Luís Montenegro não desiludiu, Paulo Rangel não se comprometeu e Miguel Pinto Luz quase não compareceu. Pedro Duarte foi salomónico, Carlos Moedas jurou lealdade à nova liderança e José Eduardo Martins não chegou sequer a intervir. As intervenções de seis potenciais rivais de Rui Rio no Congresso do PSD eram aguardadas com muita expectativa, mas só Luís Montenegro se posicionou verdadeiramente para o futuro: não só anunciou a saída do Parlamento, como prometeu que não vai “pedir licença a ninguém” para avançar para a liderança do PSD assim o entenda fazer.

O posicionamento de Rui Rio no sentido de se aproximar do PS de António Costa nunca seduziu a máquina social-democrata que ficou órfã de Pedro Passos Coelho. E ainda antes derrotar Santana Lopes nas eleições internas do PSD, Rui Rio já tinha uma espada sobre a cabeça: ou vence as eleições europeias e legislativas de 2019 ou terá de enfrentar os críticos internos. Restava saber quem se ia posicionar já para essa corrida. E só Montenegro assumiu essa pretensão.

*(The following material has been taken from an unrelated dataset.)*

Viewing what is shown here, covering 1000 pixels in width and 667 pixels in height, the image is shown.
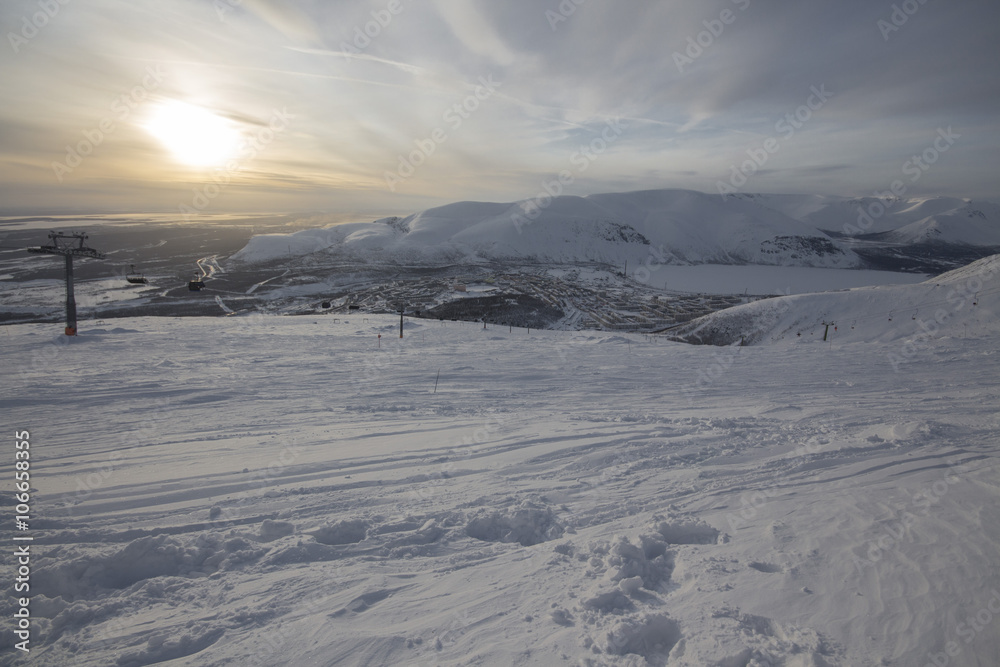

O ex-líder parlamentar prometeu não ficar na “sombra” da “intriga”, mas garantiu que não vai “pedir licença a ninguém” quando e se decidir avançar. Garantiu lealdade ao novo líder, mas sugeriu que o ex-autarca esperou dez anos para avançar para a liderança do partido. Pediu a Rio para esquecer a “intriguilhada”, mas definiu a fasquia: o PSD tem de ganhar as terceiras eleições legislativas consecutivas.

Rui Rio só pode ter um cenário: ganhar as terceiras eleições consecutivas e lutar por uma maioria no Parlamento. Concentre a sua energia e a energia da sua equipa no combate aos nossos adversários externos. Confio em si e sei que se vai afastar da intrigalhada e que vai avançar sem medo da sombra. A sombra só incomoda os fracos. Mas eu sei que Rui Rio é forte. Se algum dia entender [avançar para liderança do PSD], não vou pedir licença a ninguém“, afirmou Montenegro. Mais claro era impossível: o ex-líder parlamentar social-democrata tem as peças todas em cima do tabuleiro.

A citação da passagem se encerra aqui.